Search code examples
stringregex-negation

Replace all except multiple matches to keep


I have a string like:

"This is some text.|Some more text.|Some other text.|Some different text."

What I want to achieve is to select all text which is not matched by these conditions:

  1. From the beginning of the line select the first n characters.
  2. After each | select the first n characters.

If I set n=10 I should get this selection:

"me text.|text.| text.|rent text."

Final target is to replace the selected text with nothing, so that the left over is:

"This is so, Some more , Some other, Some diffe"

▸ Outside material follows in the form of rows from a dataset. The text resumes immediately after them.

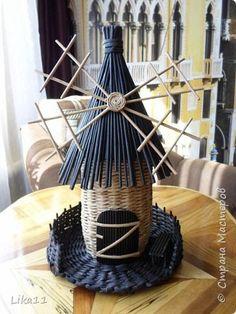 Поделка изделие День рождения Плетение Мои мельницы Трубочки бумажные фото 1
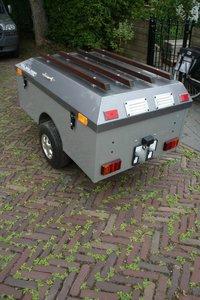 Self-built trailer, Aluminum.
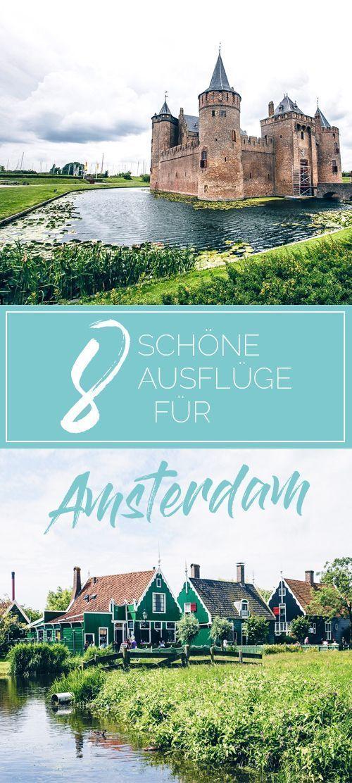 8 schöne Ausflüge in Amsterdam | WOLKENWEIT #vacationdestinations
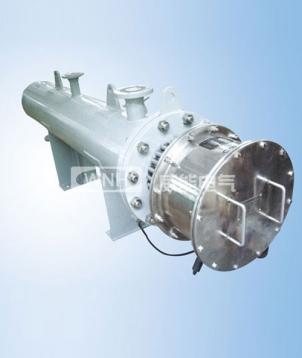 流体式导热油电加热器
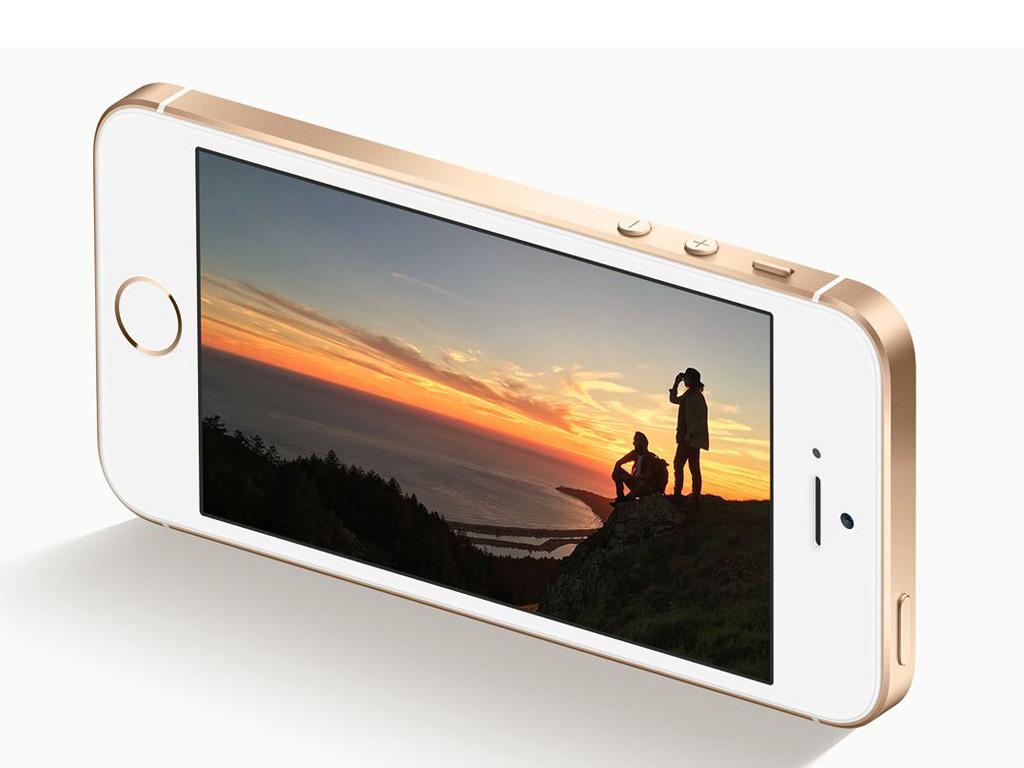 iPhone SE: Apple stellt sein günstiges Smartphone vor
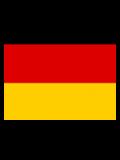 allemand-texte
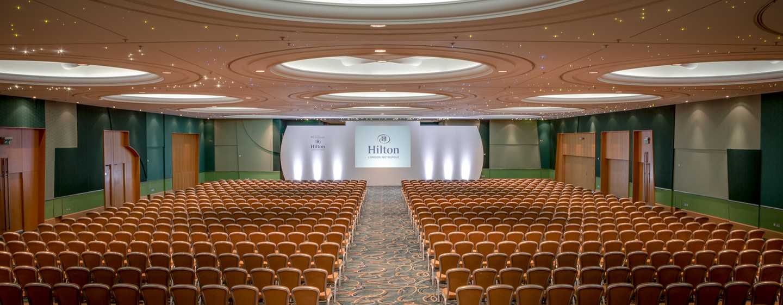 Hotel Hilton London Metropole, Regno Unito - King's Suite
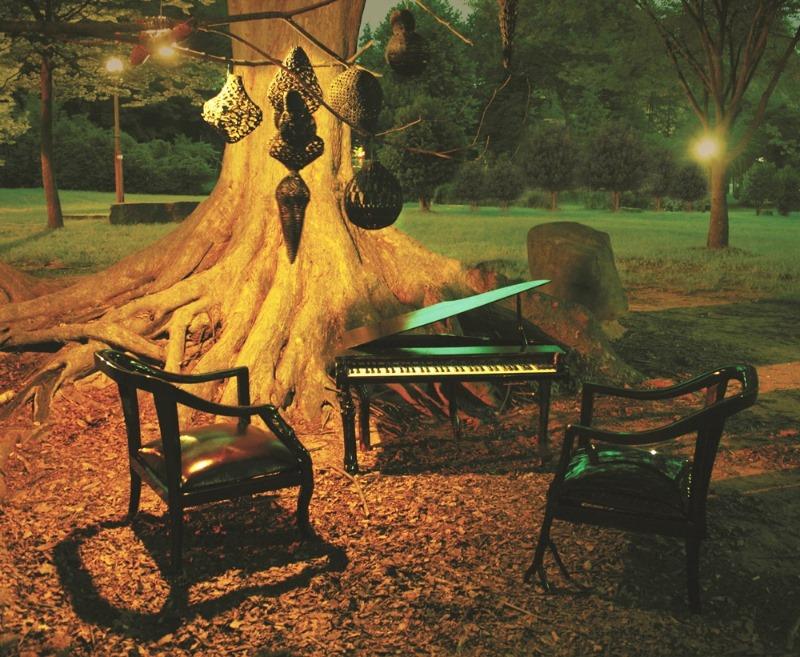 3. 2009년 개인전 '몽요담 - 이상한 숲으로 들어서다' 설치 모습.jpg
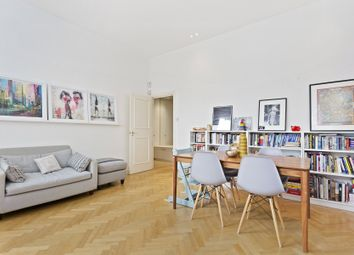 Thumbnail 3 bedroom flat to rent in Christchurch Avenue, London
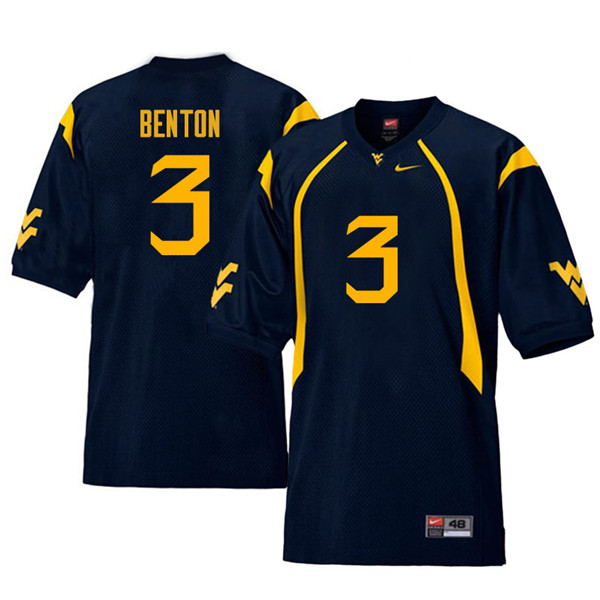 Men #3 Al-Rasheed Benton West Virginia Mountaineers Retro College Football Jerseys Sale-Navy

I already came so far to select the text I want to keep, but unfortunately I need to replace the not needed text.

I hope this is doable.

This is the current state of regex I have:

^(.{20})|(\|)(.{20})

It gives me the text itself (including the | ) and I haven´t managed to adopt what I found so far on my problem.


Solution

  • You might use a capture group and a negated character class excluding matching a pipe.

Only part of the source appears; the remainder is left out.